> [Cosa farai]:
1. Per ciascuna affermazione indica se concorda con la recensione, rispondendo sì o no e citando alla lettera le parole decisive: (a) Cut & Run è il primo libro di una serie; (b) l'editore indicato è Dreamspinner Press; (c) Ty Grady è descritto come serio, sobrio e concentrato.
2. Individua nei record ogni riga che contiene la parola "rusty" e ricopiala.

> [Il testo]:
4.5 cupcakes

Recensione: Cut & Run di Abigail Roux e Madeleine Urban

Ci sono recensioni che sono convinta vadano scritte a caldo, quando non si ha ancora avuto il tempo di fermarsi a riflettere su quanto si è letto. Ci sono libri che ti impediscono di poggiarli sul comodino per dormire e ti obbligano a stare alzata fino ad ore improbabili per continuare a leggere, pagina dopo pagina. Per fortuna hanno inventato gli eReader, altrimenti leggere nelle posizioni che riesco ad assumere su un divano diventerebbe complicato.
Cut & Run, primo di una serie di libri, è uno di questi.
cut & run
Titolo: Cut & Run (Cut & Run #1)
Autore: Abigail Roux & Madeleine Urban
Editore: Dreamspinner Press
Disponibile in italiano:
Goodreads

A series of murders in New York City has stymied the police and FBI alike, and they suspect the culprit is a single killer sending an indecipherable message. But when the two federal agents assigned to the investigation are taken out, the FBI takes a more personal interest in the case. Special Agent Ty Grady is pulled out of undercover work after his case blows up in his face. He’s cocky, abrasive, and indisputably the best at what he does. But when he’s paired with Special Agent Zane Garrett, it’s hate at first sight. Garrett is the perfect image of an agent: serious, sober, and focused, which makes their partnership a classic cliche: total opposites, good cop-bad cop, the odd couple. They both know immediately that their partnership will pose more of an obstacle than the lack of evidence left by the murderer. Practically before their special assignment starts, the murderer strikes again – this time at them. Now on the run, trying to track down a man who has focused on killing his pursuers, Grady and Garrett will have to figure out how to work together before they become two more notches in the murderer’s knife.

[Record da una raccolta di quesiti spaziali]
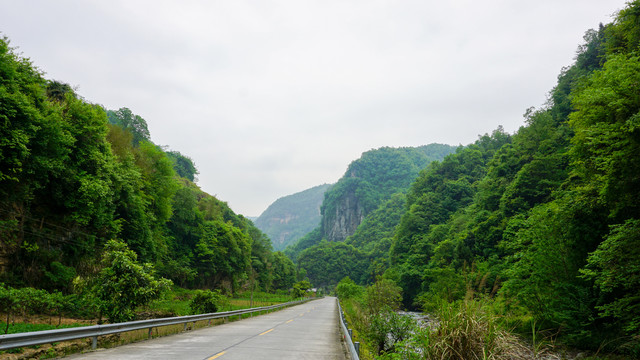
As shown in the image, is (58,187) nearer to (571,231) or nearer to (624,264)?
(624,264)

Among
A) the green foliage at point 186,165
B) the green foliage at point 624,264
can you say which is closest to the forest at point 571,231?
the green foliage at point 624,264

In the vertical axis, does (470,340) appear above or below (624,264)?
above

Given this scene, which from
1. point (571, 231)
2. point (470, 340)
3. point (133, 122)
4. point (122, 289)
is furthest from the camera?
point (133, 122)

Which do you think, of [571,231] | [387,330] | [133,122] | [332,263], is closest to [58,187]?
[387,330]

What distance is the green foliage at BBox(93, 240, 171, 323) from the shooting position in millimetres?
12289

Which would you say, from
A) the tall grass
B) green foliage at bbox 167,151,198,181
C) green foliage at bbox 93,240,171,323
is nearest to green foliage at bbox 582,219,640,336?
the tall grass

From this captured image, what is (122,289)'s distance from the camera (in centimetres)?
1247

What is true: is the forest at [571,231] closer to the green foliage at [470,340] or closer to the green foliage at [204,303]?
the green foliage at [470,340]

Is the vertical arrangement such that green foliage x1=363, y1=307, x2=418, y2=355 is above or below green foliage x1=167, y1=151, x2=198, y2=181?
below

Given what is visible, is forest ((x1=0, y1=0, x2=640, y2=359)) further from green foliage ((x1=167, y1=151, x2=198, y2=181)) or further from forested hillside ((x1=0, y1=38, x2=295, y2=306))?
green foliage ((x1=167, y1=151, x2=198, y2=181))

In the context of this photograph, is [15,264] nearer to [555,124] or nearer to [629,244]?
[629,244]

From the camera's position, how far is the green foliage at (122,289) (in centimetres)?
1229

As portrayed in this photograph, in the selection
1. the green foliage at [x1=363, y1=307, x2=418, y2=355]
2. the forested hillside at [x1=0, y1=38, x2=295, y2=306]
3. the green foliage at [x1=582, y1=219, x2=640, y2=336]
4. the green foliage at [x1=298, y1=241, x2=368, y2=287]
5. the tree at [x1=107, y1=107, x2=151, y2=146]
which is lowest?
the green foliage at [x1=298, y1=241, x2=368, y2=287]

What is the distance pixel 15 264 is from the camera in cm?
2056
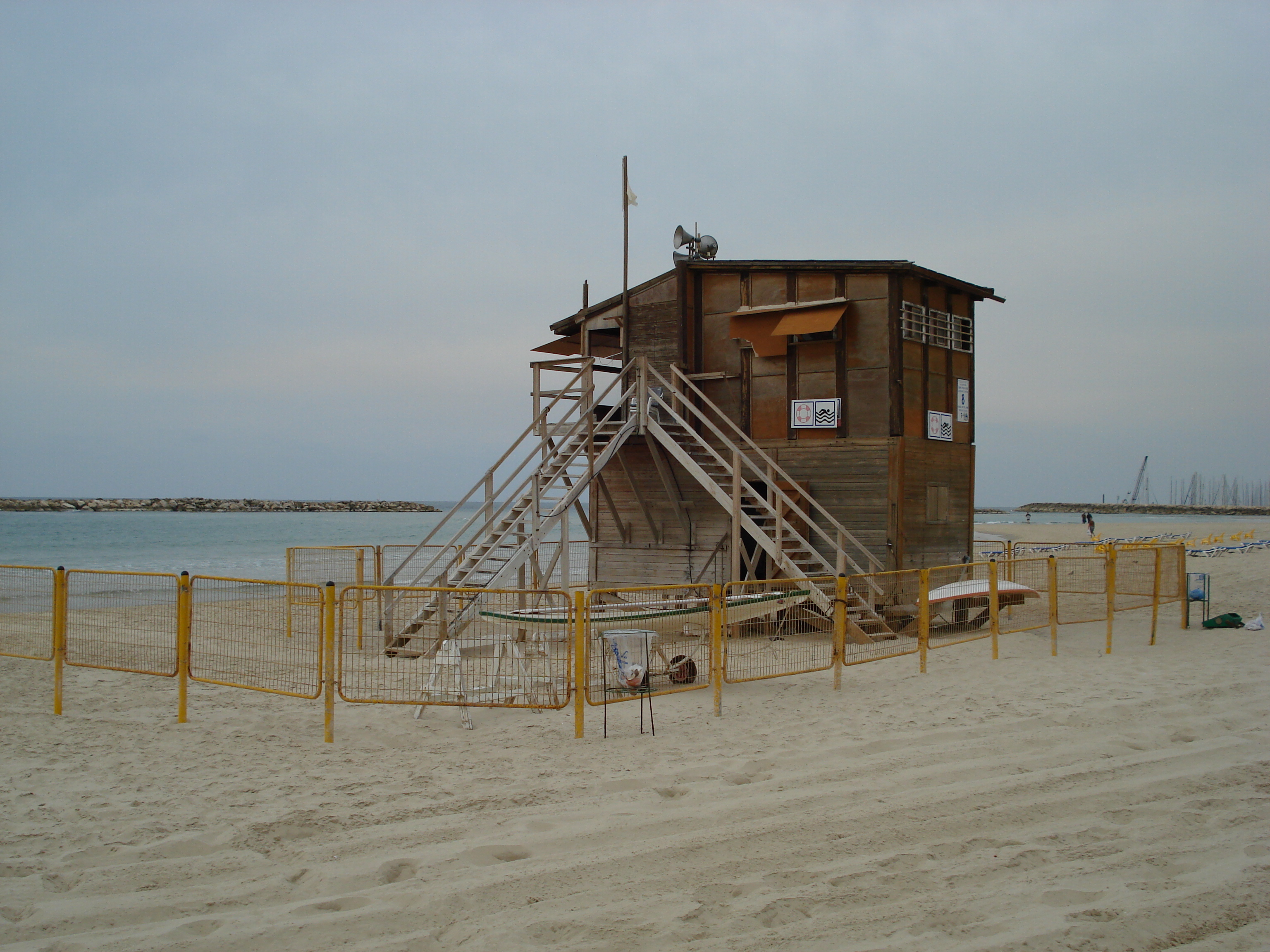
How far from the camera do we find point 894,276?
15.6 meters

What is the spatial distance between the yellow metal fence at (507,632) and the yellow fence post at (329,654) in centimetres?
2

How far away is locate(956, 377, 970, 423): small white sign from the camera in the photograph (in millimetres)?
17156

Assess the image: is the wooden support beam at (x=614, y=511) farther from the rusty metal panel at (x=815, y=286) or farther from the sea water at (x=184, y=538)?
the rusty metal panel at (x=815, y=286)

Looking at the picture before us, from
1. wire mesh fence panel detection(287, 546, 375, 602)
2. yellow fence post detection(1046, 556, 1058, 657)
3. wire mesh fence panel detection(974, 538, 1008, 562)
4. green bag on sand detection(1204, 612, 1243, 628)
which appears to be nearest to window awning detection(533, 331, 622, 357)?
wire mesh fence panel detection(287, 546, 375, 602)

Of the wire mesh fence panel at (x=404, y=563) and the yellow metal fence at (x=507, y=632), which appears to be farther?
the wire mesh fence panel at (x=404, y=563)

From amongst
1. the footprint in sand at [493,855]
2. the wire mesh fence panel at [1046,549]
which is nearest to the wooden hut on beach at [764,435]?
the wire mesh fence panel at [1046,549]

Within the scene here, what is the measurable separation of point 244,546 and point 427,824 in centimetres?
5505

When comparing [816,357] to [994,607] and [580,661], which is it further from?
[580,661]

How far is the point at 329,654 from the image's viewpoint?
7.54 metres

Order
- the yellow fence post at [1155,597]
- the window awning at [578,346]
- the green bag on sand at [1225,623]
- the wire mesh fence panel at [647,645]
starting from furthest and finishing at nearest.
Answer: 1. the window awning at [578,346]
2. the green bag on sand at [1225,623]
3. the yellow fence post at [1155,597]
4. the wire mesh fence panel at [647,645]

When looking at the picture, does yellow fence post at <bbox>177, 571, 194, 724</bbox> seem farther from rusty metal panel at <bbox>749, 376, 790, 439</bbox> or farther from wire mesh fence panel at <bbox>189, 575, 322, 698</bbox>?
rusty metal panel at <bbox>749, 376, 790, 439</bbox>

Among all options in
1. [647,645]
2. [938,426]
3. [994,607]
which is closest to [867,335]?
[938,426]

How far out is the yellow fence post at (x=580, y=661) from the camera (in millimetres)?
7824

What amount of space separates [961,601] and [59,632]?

> [Compiti risolti]:
1.
(a) Sì: "Cut & Run, primo di una serie di libri, è uno di questi."
(b) Sì: "Editore: Dreamspinner Press"
(c) No: "Garrett is the perfect image of an agent: serious, sober, and focused"

2.
Assess the image: is the wooden support beam at (x=614, y=511) farther from the rusty metal panel at (x=815, y=286) or farther from the sea water at (x=184, y=538)?
the rusty metal panel at (x=815, y=286)
When looking at the picture, does yellow fence post at <bbox>177, 571, 194, 724</bbox> seem farther from rusty metal panel at <bbox>749, 376, 790, 439</bbox> or farther from wire mesh fence panel at <bbox>189, 575, 322, 698</bbox>?
rusty metal panel at <bbox>749, 376, 790, 439</bbox>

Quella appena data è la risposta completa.